For almost two years -- since losing a UFC middleweight title match in the fight's final moments -- Chael Sonnen has poked and prodded Anderson Silva, with pointed words as his choice of weapon. Occasionally he has landed a verbal haymaker, other times he's gone below the belt.
The one constant is that Silva has rarely answered him. Most of the time, he has been content to stay in his corner of the MMA world and dwell in an ever-increasing spotlight. He's become a major pay-per-view star, and is a bona fide Brazilian celebrity. As replies goes, it's a hell of a comeback, the MMA equivalent of "scoreboard!" we all shouted as kids when the losing team tried talking trash. But every man has his own personal point of no return, and with less than two weeks before their UFC 148 rematch, Silva has apparently had enough.
If we could equate trash-talk to the sport that it follows, what Anderson Silva did during a Monday afternoon conference call would be the equivalent of him getting a hold of Sonnen, rag-dolling him around the cage, taking him to the mat and pounding him unconscious. Basically, he beat Sonnen at his own game, letting the cap off two years of frustration.
The entire time, Silva spoke Portuguese, and it hardly mattered. You didn't need a Ph.D in foreign languages to hear the venom in his voice or the scorn he was spitting Sonnen's way. According to several Brazilian reporters on the call, Silva's interpreter Ed Soares actually softened Silva's comments, and they were still hot fire.
"First of all, Chael is a criminal," he began. "He’s been convicted of crimes. He doesn't deserve to be inside of the octagon. When the time comes and the time is right, I’m going to break his face and break every one of the teeth in his mouth."
That was the beginning of it, and if anything, Silva started off calmly and let his anger intensify, until getting out his frustration and simply hanging up. He had said everything he needed to say, and would no longer entertain Sonnen as a foil. But by then he didn't need to say anything else. He'd painted Sonnen as a felon, a fraud and a court jester.
Saying he was going to "beat him out of the UFC," Silva didn't promise just to win, but also to cause Sonnen injury unlike anything that had been seen in a cage before.
"What I'm going to do inside the octagon is something that's going to change the image of the sport," he said. "I'm going to beat his ass like he's never been beaten before. I'm going to make sure that every one of his teeth are broken, his arms are broken, his legs are broken. He’s not going to be able to walk out of the octagon by himself. I can guarantee that."
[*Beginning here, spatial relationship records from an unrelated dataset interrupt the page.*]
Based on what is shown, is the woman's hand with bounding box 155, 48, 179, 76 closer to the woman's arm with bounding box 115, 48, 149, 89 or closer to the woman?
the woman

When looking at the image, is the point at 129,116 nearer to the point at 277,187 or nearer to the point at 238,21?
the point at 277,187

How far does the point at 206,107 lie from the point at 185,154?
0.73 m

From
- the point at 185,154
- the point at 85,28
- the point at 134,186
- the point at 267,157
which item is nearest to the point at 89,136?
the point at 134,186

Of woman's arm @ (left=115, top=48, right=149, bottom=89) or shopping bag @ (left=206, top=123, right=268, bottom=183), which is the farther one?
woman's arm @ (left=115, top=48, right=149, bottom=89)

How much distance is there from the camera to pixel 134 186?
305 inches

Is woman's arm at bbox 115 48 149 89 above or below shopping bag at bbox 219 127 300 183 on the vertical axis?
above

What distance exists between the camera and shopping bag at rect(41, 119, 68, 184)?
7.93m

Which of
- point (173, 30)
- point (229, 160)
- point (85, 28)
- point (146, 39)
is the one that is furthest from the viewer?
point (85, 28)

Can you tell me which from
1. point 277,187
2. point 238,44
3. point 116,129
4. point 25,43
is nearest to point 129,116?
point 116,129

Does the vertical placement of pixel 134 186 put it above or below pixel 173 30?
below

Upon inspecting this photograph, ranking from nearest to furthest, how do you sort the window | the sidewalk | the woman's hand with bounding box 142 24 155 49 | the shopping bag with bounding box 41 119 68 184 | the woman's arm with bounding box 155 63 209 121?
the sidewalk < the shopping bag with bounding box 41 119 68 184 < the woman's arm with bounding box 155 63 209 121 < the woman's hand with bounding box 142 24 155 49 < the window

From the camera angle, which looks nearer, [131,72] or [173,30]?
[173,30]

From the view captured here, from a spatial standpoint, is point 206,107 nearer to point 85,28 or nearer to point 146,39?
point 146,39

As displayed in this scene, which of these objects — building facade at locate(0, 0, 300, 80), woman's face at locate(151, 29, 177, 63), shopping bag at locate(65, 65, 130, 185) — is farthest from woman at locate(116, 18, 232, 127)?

For once, this meant that Sonnen was relegated to the role of backup, a strange turn of events when it has come to Silva-Sonnen promotion. Since his own personal reinvention as a one-man mouthpiece, Sonnen has always seemed to be the focus of any media spotlight, and for good reason. He's a quote-a-minute thrill ride, but on Monday, he wasn't just unneeded, he was outgunned.
Part of that was because the media seized the opportunity to question the seething Silva, directing most of the questions his way. But part of it was because no one had ever really heard Silva like this. He was beyond angry, and the cause of his foul mood was going to pay. More than once, he cautioned Sonnen that this wasn't a joke, and that play time was over, and now, there was a price to be paid for all that's come before.
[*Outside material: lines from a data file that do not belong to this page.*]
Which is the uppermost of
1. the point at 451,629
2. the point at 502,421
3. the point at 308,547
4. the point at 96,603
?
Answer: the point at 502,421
"There's going to be no difference in the end," Silva said. "The first time we fought he stepped out the loser. And he's going to step out losing again this time. The only difference is this time, he’s going to have to go see a plastic surgeon after the fight."
As far as what Sonnen thought about it all, no one knows. After he'd answered a question about 10 minutes into the call, Silva started spewing fire and never stopped, and by the time someone thought to ask Sonnen his reaction to it all, he, too, was gone.
If this all sounds like promotional marketing porn, you can bet that UFC president Dana White was thrilled at the turn of events. Silva certainly has style and personality in the cage, but because he speaks limited English, he doesn't always command headlines out of it. White said that the company was expecting to sell upwards of 1 million-pay-per-views, and possibly as many as UFC 100, which holds the company record with 1.6 million buys.
The stage doesn't matter so much to Silva, who said he is more interested in teaching Sonnen a lesson, saying he would beat him "the way his parents should have beat him to teach him some manners."
When Silva abandoned the group, the call was effectively over. Tito Ortiz and Forrest Griffin had been patiently waiting their turns, but White -- ever the showman -- knew the deal. Always leave them wanting more. He wrapped things up, saying the obvious.
"I honestly don't know what else Anderson Silva could say," he said.
And we honestly didn't know that he could say it.